Cyanine Phototruncation Enables Spatiotemporal Cell Labeling

• Published in: Journal of the American Chemical Society Vol. 144; no. 25; pp. 11075 - 11080
• Main Authors: Fukushima, Hiroshi, Matikonda, Siddharth S., Usama, Syed Muhammad, Furusawa, Aki, Kato, Takuya, Štacková, Lenka, Klán, Petr, Kobayashi, Hisataka, Schnermann, Martin J.
• Format: Journal Article
• Language: English
• Published: WASHINGTON American Chemical Society 29.06.2022; Amer Chemical Soc
• Subjects: Chemistry; Chemistry, Multidisciplinary; Physical Sciences; Science & Technology; IDENTIFICATION; EGFP; LYMPH-NODE; IN-VIVO; TRACKING
• ISSN: 0002-7863; 1520-5126
• DOI: 10.1021/jacs.2c02962

Photoconvertible tracking strategies assess the dynamic migration of cell populations.

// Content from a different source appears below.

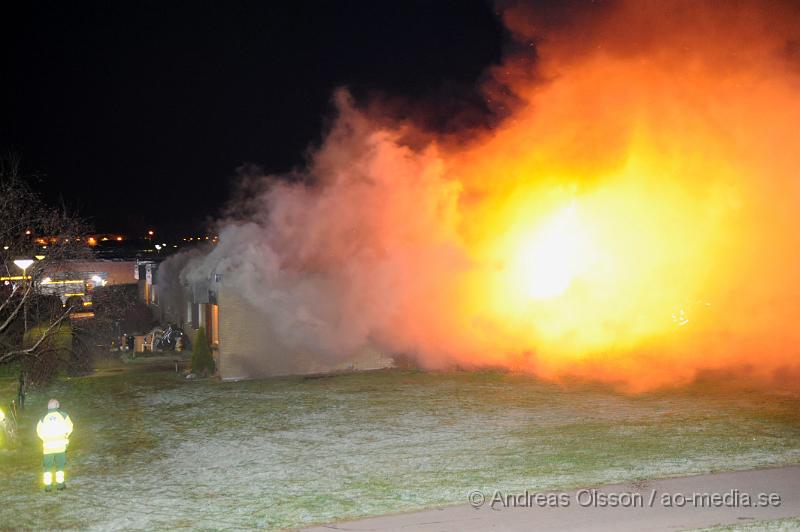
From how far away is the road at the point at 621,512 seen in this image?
798cm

Here we develop phototruncation-assisted cell tracking (PACT) and apply it to evaluate the migration of immune cells into tumor-draining lymphatics. This method is enabled by a recently discovered cyanine photoconversion reaction that leads to the two-carbon truncation and consequent blue-shift of these commonly used probes. By examining substituent effects on the heptamethine cyanine chromophore, we find that introduction of a single methoxy group increases the yield of the phototruncation reaction in neutral buffer by almost 8-fold. When converted to a membrane-bound cell-tracking variant, this probe can be applied in a series of in vitro and in vivo experiments. These include quantitative, time-dependent measurements of the migration of immune cells from tumors to tumor-draining lymph nodes. Unlike previously reported cellular photoconversion approaches, this method does not require genetic engineering and uses near-infrared (NIR) wavelengths. Overall, PACT provides a straightforward approach to label cell populations with spatiotemporal control.